Der echte Schock des Tages kam dann, als mich Kollegin Sarah abholte und ich sie fragte, ob wir denn jetzt schnurstracks in den Pub fahren könnten. Katies Kopf schoss sofort um die Ecke: "Du kannst nicht in den Pub. Ich habe dir gerade in dem Tropf ein Breitband-Antibiotikum gegeben, bei dem dir in Verbindung mit Alkohol speiübel wird." Was?! Endlich in der Stadt und nicht mal ein kühles Bier aus einem echten Glas? Meine Enttäuschung war immens - und flaute erst ab, als ich stattdessen ein Eis mit Sahne aß. Immerhin auch etwas, das ich auf der Cattle Station niemals bekommen könnte.
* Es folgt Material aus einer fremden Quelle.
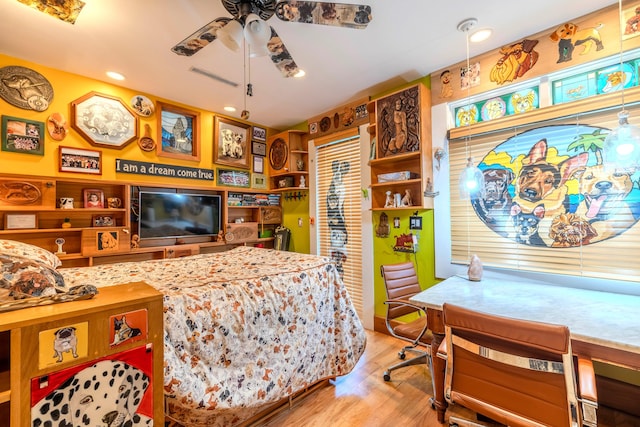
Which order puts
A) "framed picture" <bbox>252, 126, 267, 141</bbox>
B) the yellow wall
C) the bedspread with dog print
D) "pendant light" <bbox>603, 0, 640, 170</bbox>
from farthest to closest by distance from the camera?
1. "framed picture" <bbox>252, 126, 267, 141</bbox>
2. the yellow wall
3. "pendant light" <bbox>603, 0, 640, 170</bbox>
4. the bedspread with dog print

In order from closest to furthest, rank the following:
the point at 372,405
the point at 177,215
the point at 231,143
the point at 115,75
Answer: the point at 372,405 < the point at 115,75 < the point at 177,215 < the point at 231,143

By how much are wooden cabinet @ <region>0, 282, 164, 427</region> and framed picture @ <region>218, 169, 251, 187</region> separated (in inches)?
114

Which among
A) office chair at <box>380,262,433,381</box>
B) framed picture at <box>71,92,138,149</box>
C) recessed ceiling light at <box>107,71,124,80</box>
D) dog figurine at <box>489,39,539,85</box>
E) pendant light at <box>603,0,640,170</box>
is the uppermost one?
recessed ceiling light at <box>107,71,124,80</box>

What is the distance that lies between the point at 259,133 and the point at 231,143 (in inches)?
22.7

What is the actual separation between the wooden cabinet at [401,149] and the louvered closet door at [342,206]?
0.40 m

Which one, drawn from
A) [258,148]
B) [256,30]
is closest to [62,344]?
[256,30]

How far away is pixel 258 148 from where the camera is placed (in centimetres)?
425

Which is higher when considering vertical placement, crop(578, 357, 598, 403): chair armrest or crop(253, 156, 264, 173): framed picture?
crop(253, 156, 264, 173): framed picture

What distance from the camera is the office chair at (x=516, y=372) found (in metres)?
1.08

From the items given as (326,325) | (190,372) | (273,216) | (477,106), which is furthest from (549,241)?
(273,216)

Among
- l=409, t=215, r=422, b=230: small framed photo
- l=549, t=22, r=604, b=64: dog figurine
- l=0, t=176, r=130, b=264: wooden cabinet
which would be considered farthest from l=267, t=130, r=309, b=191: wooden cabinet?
l=549, t=22, r=604, b=64: dog figurine

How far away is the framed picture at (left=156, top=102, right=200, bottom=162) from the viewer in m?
3.26

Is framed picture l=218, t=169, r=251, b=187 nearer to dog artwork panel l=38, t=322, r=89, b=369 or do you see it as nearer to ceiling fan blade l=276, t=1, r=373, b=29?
ceiling fan blade l=276, t=1, r=373, b=29

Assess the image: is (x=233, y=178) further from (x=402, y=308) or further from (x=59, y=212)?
(x=402, y=308)
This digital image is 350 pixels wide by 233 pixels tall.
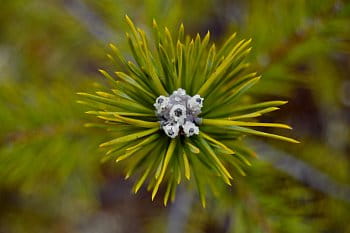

Inzwischen sind die Fäden raus. Gezogen von Jackeroo Cornelius, der mich davor noch warnte: "Ich weiß nicht so wirklich, was ich hier tue - aber die Hunde, denen ich bisher Fäden gezogen habe, haben sich nie beklagt." Da musste ich durch. Für so eine Lappalie extra wieder in die Stadt fahren? Dazu bin ich ja schon viel zu sehr Australien! Aber falls Katie und Christoph das hier je lesen: Lieben Gruß und danke!